We had been informed in advance that today we would learn the very beginning of a quite complicated topic, regular expression – a sequence of characters that specifies a search pattern in text. The pattern rule of regex is of great importance for doing web scraping later on. To be honest, I was quite shocked at first when I was looking at a long chaotic sequence of special characters which are referred to as wildcards or steroids. You are probably familiar with wildcard notations such as *.csv. One of the most regular usages of regex deals with word extraction such as text, email address. With regard to regex’s enormous applications, this blog aims to crack only a tiny tip of the iceberg 😊, lazy & greedy concept in the context of regular expression.
From the basic lesson you might encounter the following characters:
.* is greedy, meaning that it will ignore the next delimiter of your regex until it itself is not fulfilled, unless the regex following .* is against the end of the target string.
.*? is ungreedy, meaning that it will proceed to the next delimiter of your regex, if the next is fulfilled. It will continue onto the next delimiter even if itself is still applicable.

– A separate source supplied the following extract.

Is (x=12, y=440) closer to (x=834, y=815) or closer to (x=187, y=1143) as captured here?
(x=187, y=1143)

Let’s begin with an example:
/(.*) dog/ will match I think your dog bit my dog and group 1 will be I think your dog bit my.
/(.*?) dog/ will match I think your dog bit my dog and group 1 will be I think your".

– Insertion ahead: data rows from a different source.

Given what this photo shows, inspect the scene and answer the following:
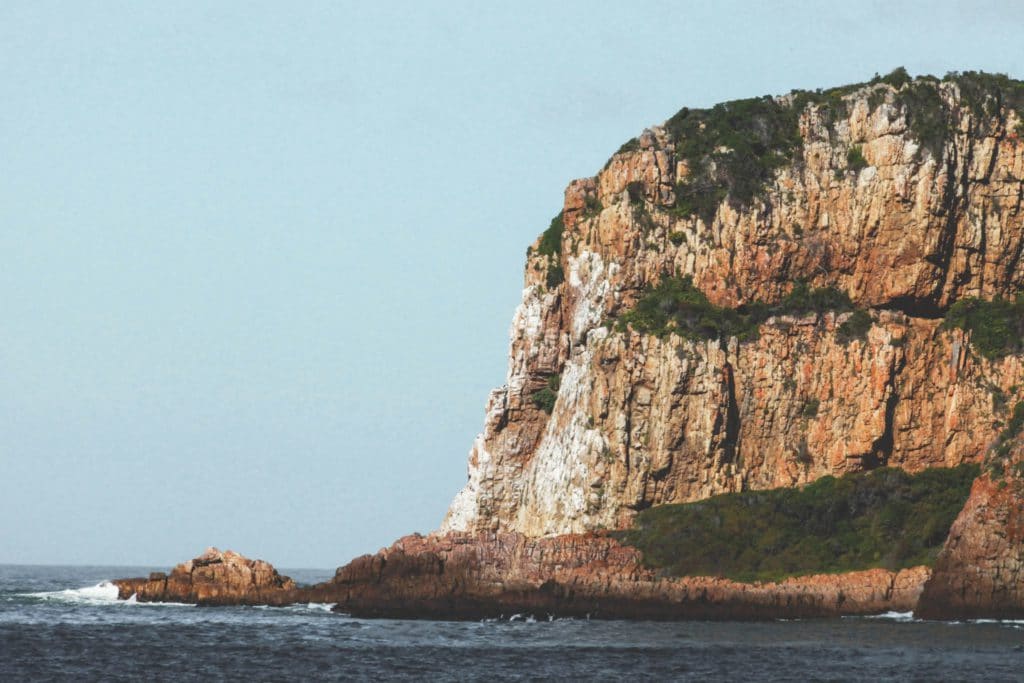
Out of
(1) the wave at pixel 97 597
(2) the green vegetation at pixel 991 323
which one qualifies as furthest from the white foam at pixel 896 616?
(1) the wave at pixel 97 597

The ? makes the + "lazy" instead of "greedy". This means it tries to match as few times as possible, instead of trying to match as many times as possible.

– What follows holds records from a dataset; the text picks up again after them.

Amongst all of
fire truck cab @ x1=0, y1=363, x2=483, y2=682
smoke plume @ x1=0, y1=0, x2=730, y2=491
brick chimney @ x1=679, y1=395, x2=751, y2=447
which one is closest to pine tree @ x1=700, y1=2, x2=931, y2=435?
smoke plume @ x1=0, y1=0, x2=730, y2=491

To make things clear let’s trace the search step by step by another example. The Regex expression /".+?"/g works as intended: it finds "your" and "my":
1. The first step is to find the pattern starting with ‘ “ ‘:
2. The next step is also similar: the engine finds a match for the dot '.'
:
3. And now the search goes differently. Because we have a lazy mode for +?
, the engine doesn’t try to match a dot one more time, but stops and tries to match the rest of the pattern '"'
right now:
4. Then the regular expression engine increases the number of repetitions for the dot and tries one more time:
Failure again. Then the number of repetitions is increased again and again…
5. …Till the match for the rest of the pattern is found:
6. The next search starts from the end of the current match and yield one more result:
If the expression would be like /".+"/ which mean “greedy”. The result match would be “your” dog bit “my”
That’s a decent bit to learn on Friday, isn’t it?